* **PROVIDED TEXT**
------------
- Developer: Rage Software
- Publisher: Microsoft
- Designer: Tony McCabe
- Platform: Windows
- Release: UK: August 27, 1999; NA: December 3, 1999;
- Genre: Sports
- Modes: Single-player, multiplayer

= Microsoft International Soccer 2000 =

1999 video game

Microsoft International Soccer 2000 is a sports game developed by Rage Software and published by Microsoft. It was released in 1999 for Windows. The player takes the role of manager of an international football team in a competition such as the FIFA World Cup or UEFA European Football Championship. The game was developed in conjunction with several football coaches, and released in the United States for $20. Reception of the game was generally positive. Its graphics were rated highest, though reviewers also enjoyed the simplicity of play. However, gameplay aspects such as AI earned a mixed response.

==Gameplay==
The game contains nine different modes, split into three categories: friendlies, leagues and competitions. Friendly games are non-competitive, leagues provide round-robin and knockout events, while the competitions category contains a variety of competitions such as the FIFA World Cup or UEFA European Football Championship.
------------
* **Free-text object descriptions**
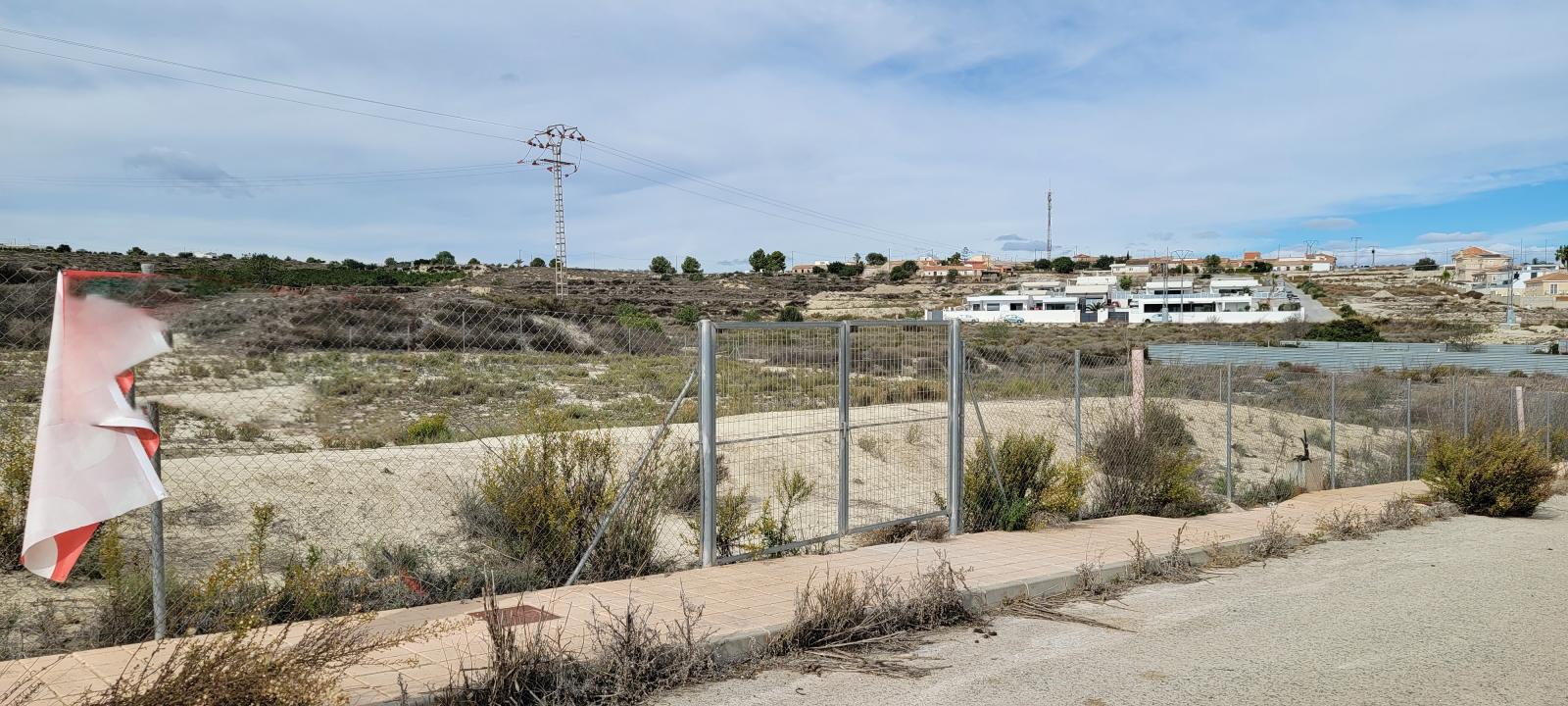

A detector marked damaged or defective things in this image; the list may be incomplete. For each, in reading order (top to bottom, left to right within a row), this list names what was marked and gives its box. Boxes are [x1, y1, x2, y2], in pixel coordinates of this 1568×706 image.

red and white torn flag [21, 268, 170, 580]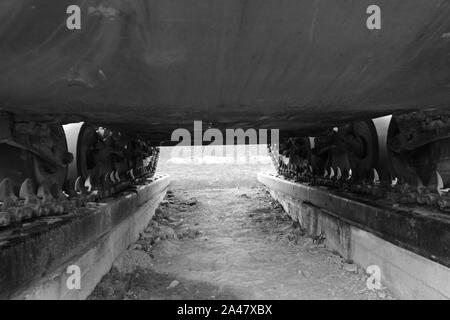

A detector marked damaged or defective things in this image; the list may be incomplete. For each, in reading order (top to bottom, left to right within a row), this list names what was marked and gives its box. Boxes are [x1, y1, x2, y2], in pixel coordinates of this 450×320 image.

rusty metal surface [0, 0, 450, 137]
rusty metal surface [258, 172, 450, 268]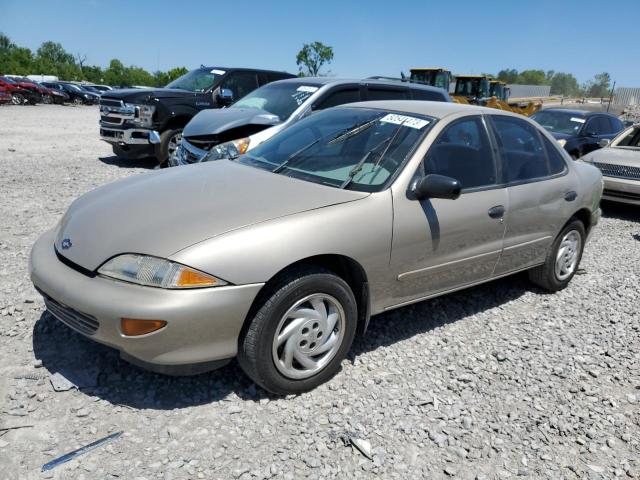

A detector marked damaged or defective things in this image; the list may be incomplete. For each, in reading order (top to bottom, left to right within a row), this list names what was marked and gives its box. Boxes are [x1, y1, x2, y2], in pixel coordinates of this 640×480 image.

damaged car [170, 75, 450, 165]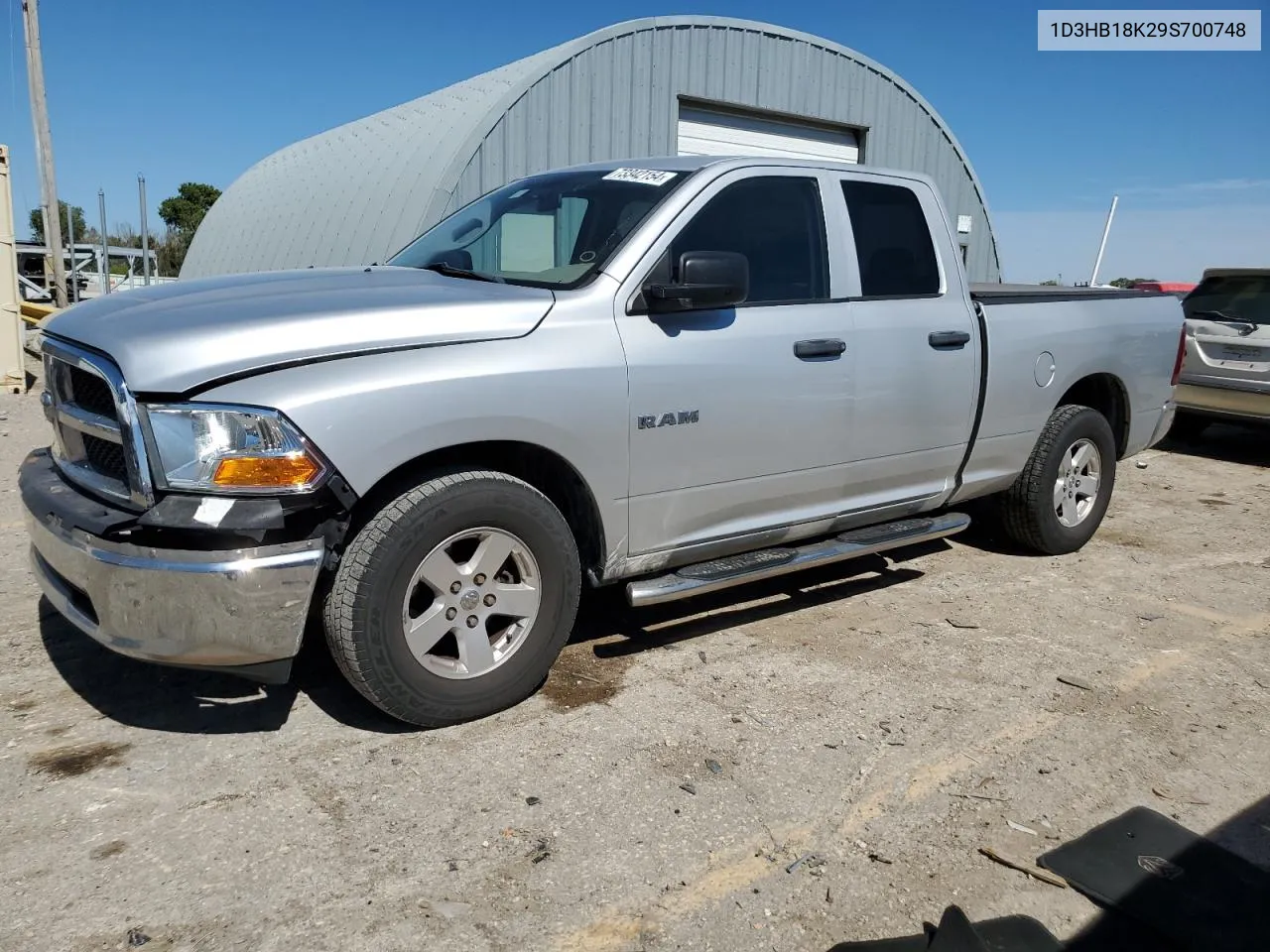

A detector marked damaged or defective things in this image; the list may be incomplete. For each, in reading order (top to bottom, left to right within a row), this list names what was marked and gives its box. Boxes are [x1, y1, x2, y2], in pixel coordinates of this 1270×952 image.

damaged front bumper [21, 449, 324, 680]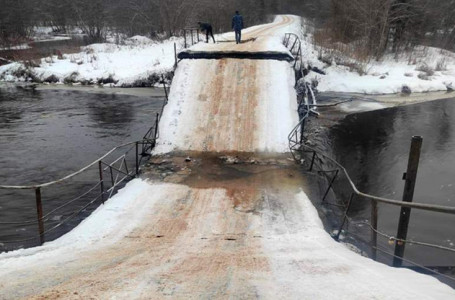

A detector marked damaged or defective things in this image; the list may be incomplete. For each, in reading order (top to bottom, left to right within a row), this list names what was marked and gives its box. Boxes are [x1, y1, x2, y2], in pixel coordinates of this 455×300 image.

broken railing section [0, 77, 170, 251]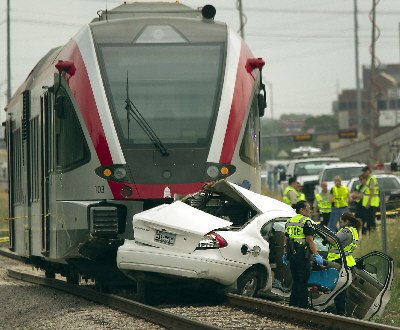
------------
* **LIST OF TASKS**
1 - In the game article, what price was the game released at in the United States?
2 - Quote the game article starting with "- Developer: Rage" and going on through "a mixed response.".
3 - According to the game article, what did reviewers like that supports its generally positive reception, and which aspect drew a mixed response?

* **RESULTS OF THE TASKS**
1 - $20.

2 -
- Developer: Rage Software
- Publisher: Microsoft
- Designer: Tony McCabe
- Platform: Windows
- Release: UK: August 27, 1999; NA: December 3, 1999;
- Genre: Sports
- Modes: Single-player, multiplayer

= Microsoft International Soccer 2000 =

1999 video game

Microsoft International Soccer 2000 is a sports game developed by Rage Software and published by Microsoft. It was released in 1999 for Windows. The player takes the role of manager of an international football team in a competition such as the FIFA World Cup or UEFA European Football Championship. The game was developed in conjunction with several football coaches, and released in the United States for $20. Reception of the game was generally positive. Its graphics were rated highest, though reviewers also enjoyed the simplicity of play. However, gameplay aspects such as AI earned a mixed response.

3 - Reviewers rated its graphics highest and also enjoyed the simplicity of play. Gameplay aspects such as the AI drew a mixed response.